A few things to note:
  • error_log /var/log/nginx/error.log; and access_log /var/log/nginx/access.log; will be linked to /dev/stdout within our Dockerfile
  • The name django_project for the upstream declaration matches the proxy_pass declaration (http://django_project;). You do not need https within your container or this NGINX configuration.
  • Nginx can load balance to other instances of nginx. This configuration should not load balance to other containers.

Create entrypoint.sh

Now, our Docker configuration needs an external file that will end up execute our processes during runtime and entrypoint.sh will serve as this file.
With this file we'll:
  • run gunicorn as a daemon process (background)
  • run nginx as a non-daemon process
It might not surprise you but this is the opposite of what these programs do by default... and that's okay!

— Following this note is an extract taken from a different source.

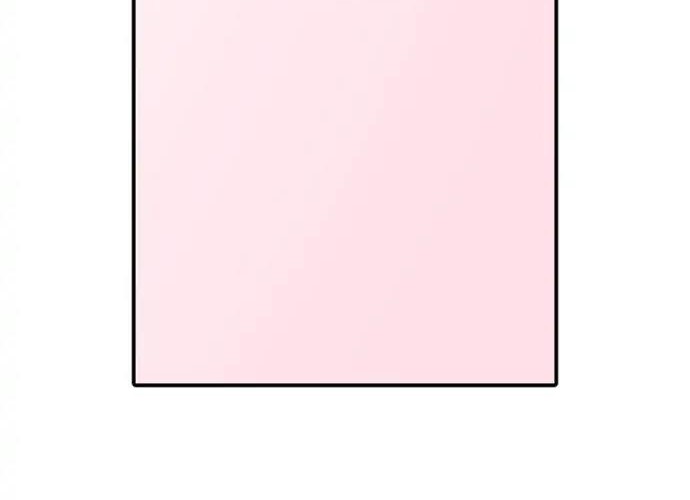 -50kg Cinderella Chapter 5 - halaman 15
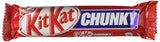 Original Kitkat Chunky White Chocolate Bar Kit Kat 40g 9 18 27 36 Bars In Date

That said, the official nginx image runs as a non-daemon process too.
bash
cd path/to/your/dev/folder/
cd django-nginx/src
mkdir -p config
In django-nginx/src/config/entrypoint.sh we'll put:
bash
#!/bin/bash
RUN_PORT="8000"

/opt/venv/bin/python manage.py migrate --no-input
/opt/venv/bin/gunicorn cfehome.wsgi:application --bind "0.0.0.0:${RUN_PORT}" --daemon

nginx -g 'daemon off;'
A few things to note here:
  • RUN_PORT="8000" is the port that gunicorn will bind to internally for the container. When you run your container you should not map to this PORT unless you want to circumvent using nginx (thus circumventing the point of this article.)
  • /opt/venv/bin/ will be created in our Dockerfile along with the command python -m venv /opt/venv. The directory /opt is a great place to store virtual environments inside containers.
  • python manage.py migrate --no-input will run our database migrations if needed. This command should never be run during a container build time.
  • gunicorn ... --bind "0.0.0.0:${RUN_PORT}" does the actual binding to this port. I keep it as a variable since I reuse this entrypoint.sh configuration a lot.
  • gunicorn ... --daemon is how we run gunicorn in the background. Using --daemon is only recommended in a Docker container when you have a programming that is a non-daemon process (ie a program that runs continuously in the foreground).
  • nginx -g 'daemon off;' run nginx and run it in a non-background (daemon) mode.

Create Dockerfile

bash
cd path/to/your/dev/folder/
cd django-nginx
In django-nginx/Dockerfile add:
dockerfile
# yup, python 3.11!
FROM python:3.11-slim

# install nginx
RUN apt-get update && apt-get install nginx -y
# copy our nginx configuration to overwrite nginx defaults
COPY ./nginx/default.conf /etc/nginx/conf.d/default.conf
# link nginx logs to container stdout
RUN ln -sf /dev/stdout /var/log/nginx/access.log && ln -sf /dev/stderr /var/log/nginx/error.log

# copy the django code
COPY ./src ./app

# change our working directory to the django projcet roo
WORKDIR /app

# create virtual env (notice the location?)
# update pip
# install requirements
RUN python -m venv /opt/venv && \
    /opt/venv/bin/python -m pip install pip --upgrade && \
    /opt/venv/bin/python -m pip install -r requirements.txt

# make our entrypoint.sh executable
RUN chmod +x config/entrypoint.sh

# execute our entrypoint.sh file
CMD ["./config/entrypoint.sh"]

Build and run!

Build this project:
docker build -t django-nginx -f Dockerfile .
Run the container:
docker run -p 8000:80 --name django-nginx --rm django-nginx 
The confusing part of this command is likely -p 8000;80 because we used 8000 above in both the nginx/default.conf file as well as the src/config/entrypoint.sh file.
The machine that is running docker run will map localhost:8000 to the docker conatiner of port 80. It was by design that nginx/default.conf is listening at port 80.
To circumvent nginx you'd use the port mapping of -p 8000:8000 as port 8000 within the container is being handled by gunicorn.